» REQUIRED WORK
Below are some records; copy them word for word and drop the pictures.

INFORMATION Start Marker

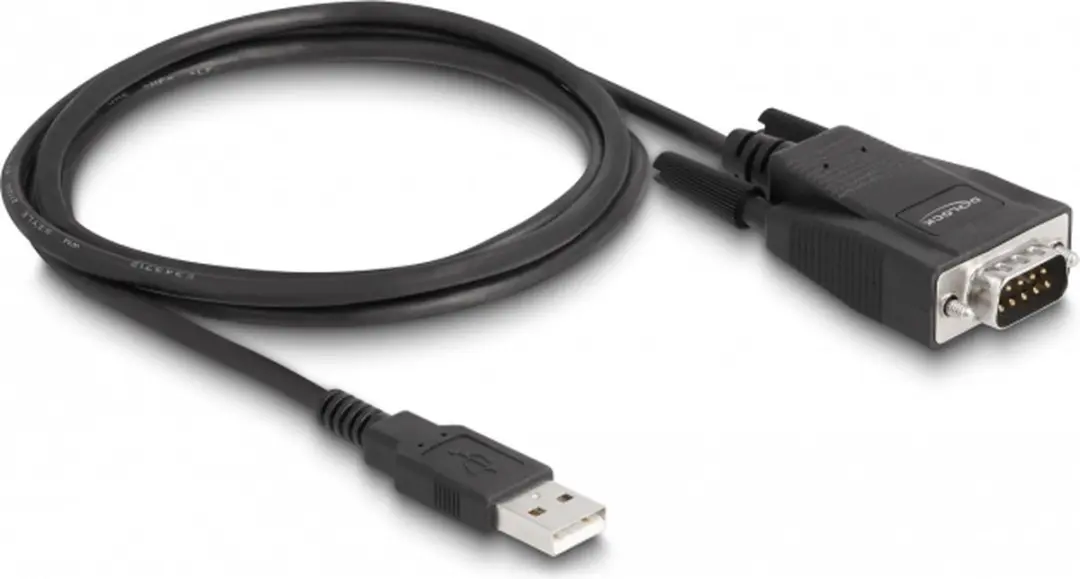Delock USB 2.0 naar RS-232 Adapter - Zwart
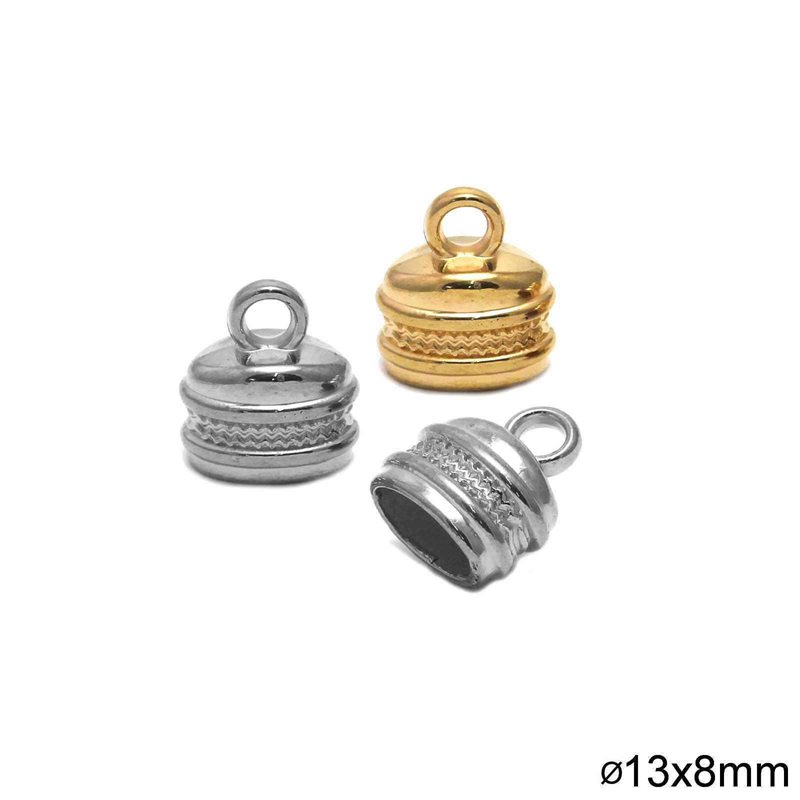 CCB Oval Cap with 13x8mm hole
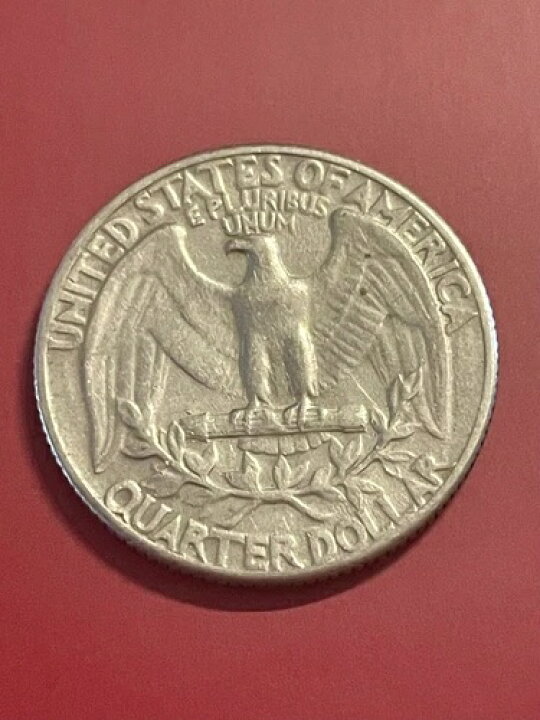楽天市場】1965年 リバティ・ワシントン 米国 25セント硬貨、ミント 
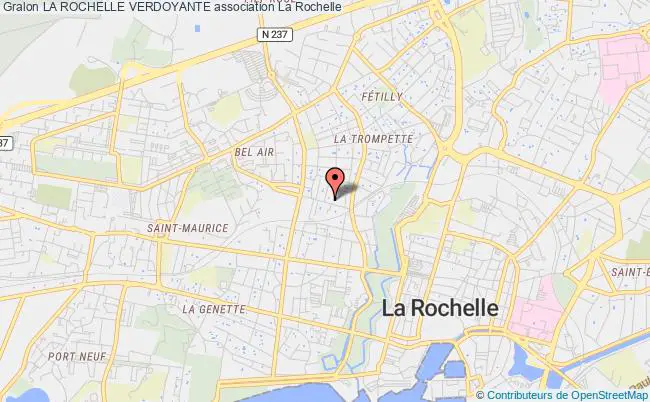 plan association La Rochelle Verdoyante La    Rochelle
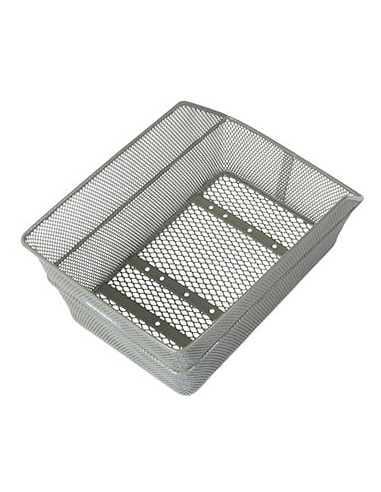 Fahrradkorb für Hinten Basil Cento FM mit Festmontage 38 x 24 x 11 cm - Olivgrün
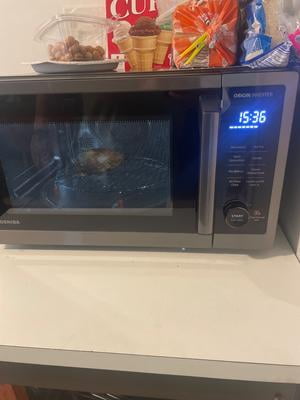 Toshiba 7-in-1 Countertop Microwave Air Fryer Combo, 1.0 cu.ft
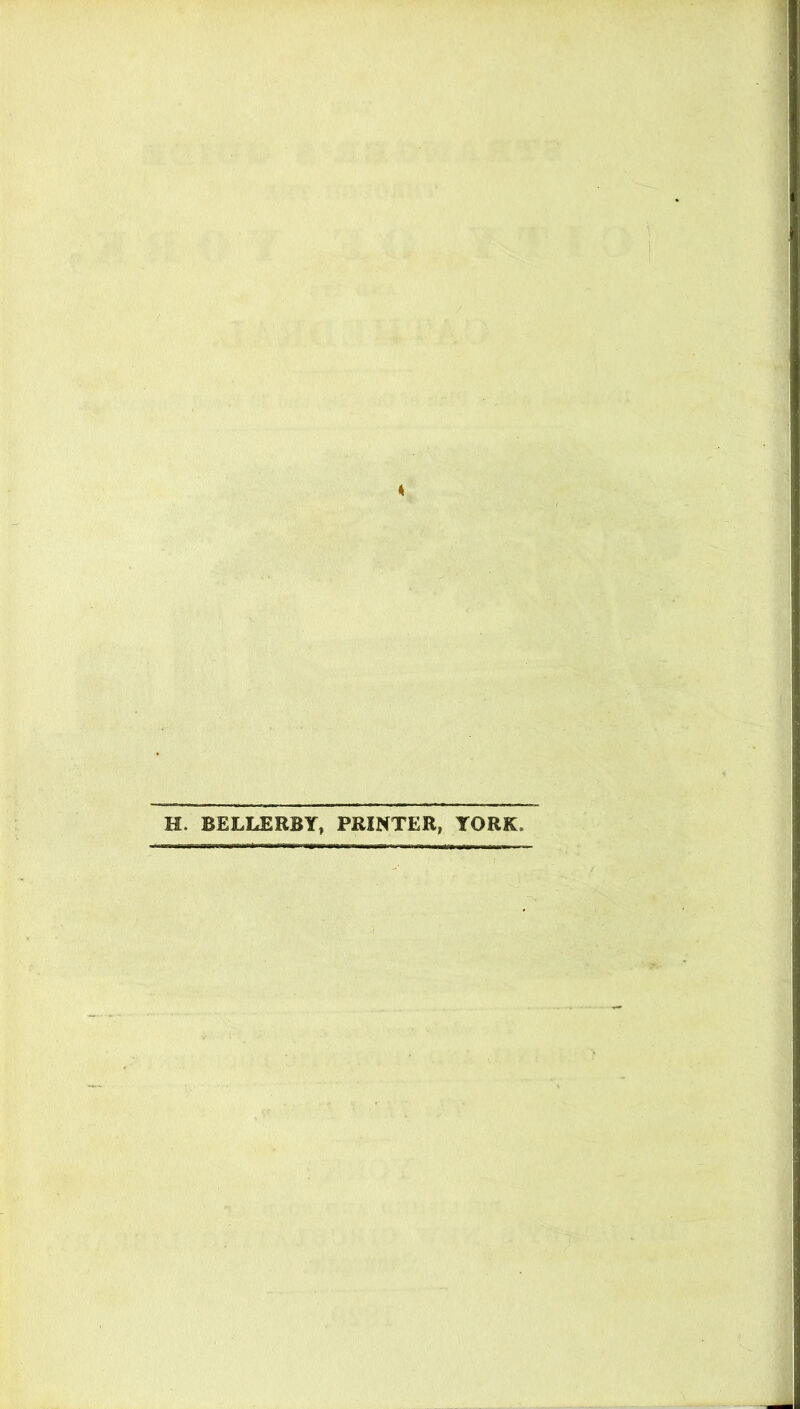 H. BELLERBY, PRINTER, YORK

INFORMATION End Marker

» RESPONSE AREA
Delock USB 2.0 naar RS-232 Adapter - Zwart
 CCB Oval Cap with 13x8mm hole
楽天市場】1965年 リバティ・ワシントン 米国 25セント硬貨、ミント 
 plan association La Rochelle Verdoyante La    Rochelle
 Fahrradkorb für Hinten Basil Cento FM mit Festmontage 38 x 24 x 11 cm - Olivgrün
 Toshiba 7-in-1 Countertop Microwave Air Fryer Combo, 1.0 cu.ft
 H. BELLERBY, PRINTER, YORK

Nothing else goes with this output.